··· Provided passage

An integrated, whole-country reconstruction might never happen in Syria. Knowing this, the Syrian regime, Russia, Iran and Turkey have begun to test different approaches to implement their own reconstruction blueprints within areas they control. These plans are necessarily selective, and only target areas and sectors that serve these actors’ interests, gradually creating disjointed islands with varying degrees of stability and development across the war-torn country.

Following a period of military de-escalation, it is increasingly obvious that actors with extensive influence in Syria will not wait for western funds, but are rather ready to mobilise whatever resources are available to rebuild areas under their influence. Such an accumulation of simultaneous small-scale projects in different parts of the country will lead to certain areas being neglected and cannot therefore be conducive to Syria’s long-term stability or even the preservation of territorial integrity.

It must first of all be remembered that a majority of the physical damage and deprivation in Syria has been done by the very same actors that are now leading the reconstruction phase. Ironically, the goals of reconstruction match those of destruction. By destroying and then rebuilding, these actors wish to double their economic profits.

······

● **Instructions**:
a - Answer each question from the Syrian reconstruction passage.
(i) What kind of reconstruction might never happen in Syria?
(ii) What funds will actors with extensive influence in Syria not wait for?
(iii) Who caused the majority of the physical damage and deprivation in Syria?
b - According to the Syrian reconstruction passage, why can simultaneous small-scale projects in different parts of the country not support Syria's long-term stability? Answer in one to three sentences.
c - List every actor that the Syrian reconstruction passage says has begun testing its own reconstruction approach in the areas it controls.
The lines after this point are separate material and unrelated to the Syrian reconstruction passage.

··· Given data

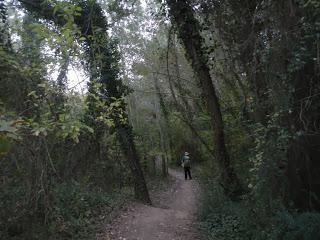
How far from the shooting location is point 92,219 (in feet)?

······

● **Per-task answers**:
a -
(i) An integrated, whole-country reconstruction.
(ii) Western funds.
(iii) The same actors that are now leading the reconstruction phase.

b - Simultaneous small-scale projects will leave certain areas neglected, so they cannot support Syria's long-term stability. They may not even preserve its territorial integrity.

c -
- The Syrian regime
- Russia
- Iran
- Turkey